● **Input for this task**:
⟨
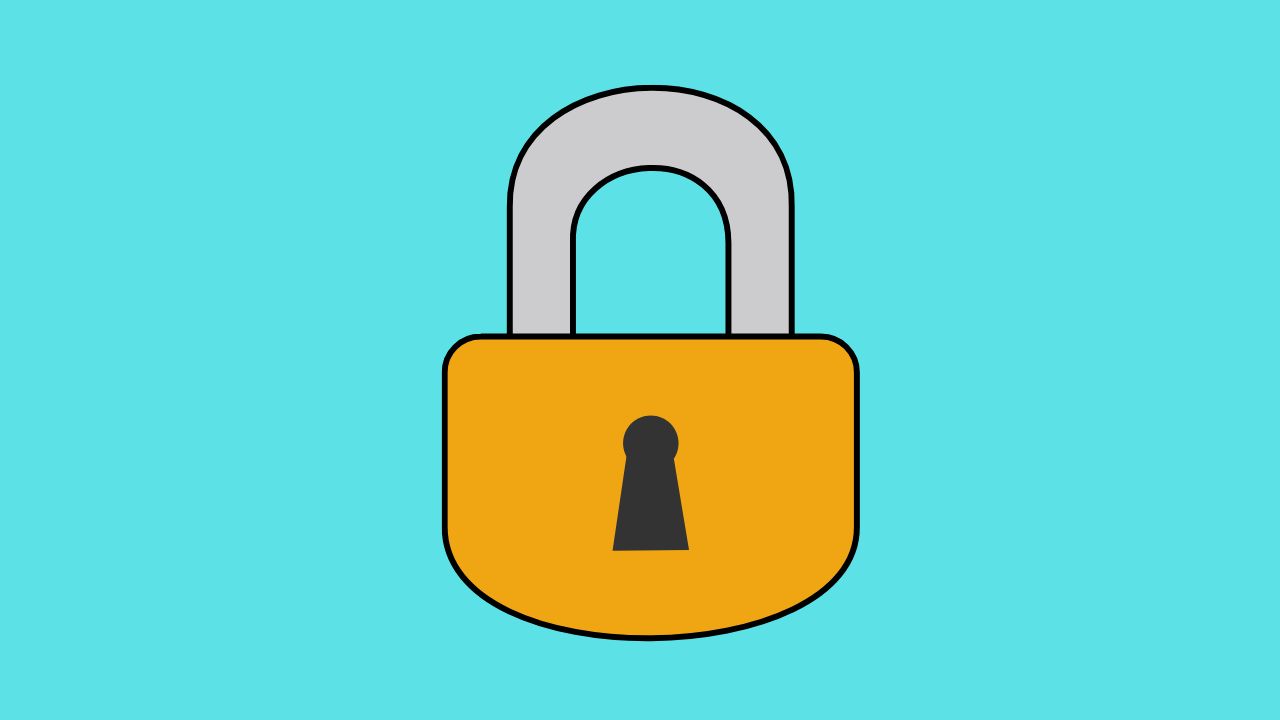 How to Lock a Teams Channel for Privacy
⟩
⟨
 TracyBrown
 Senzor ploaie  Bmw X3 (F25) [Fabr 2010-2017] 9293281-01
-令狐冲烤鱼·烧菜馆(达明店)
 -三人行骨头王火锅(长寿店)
⟩
● **Instructions to follow**:
As the answer, set down only the lines from the data above between the one holding "[Fabr 2010-2017] 9293281-01" and the one holding "-三人行骨头王火锅(长寿店)", inclusive, exactly as they read.

● **Written reply**:
 Senzor ploaie  Bmw X3 (F25) [Fabr 2010-2017] 9293281-01
-令狐冲烤鱼·烧菜馆(达明店)
 -三人行骨头王火锅(长寿店)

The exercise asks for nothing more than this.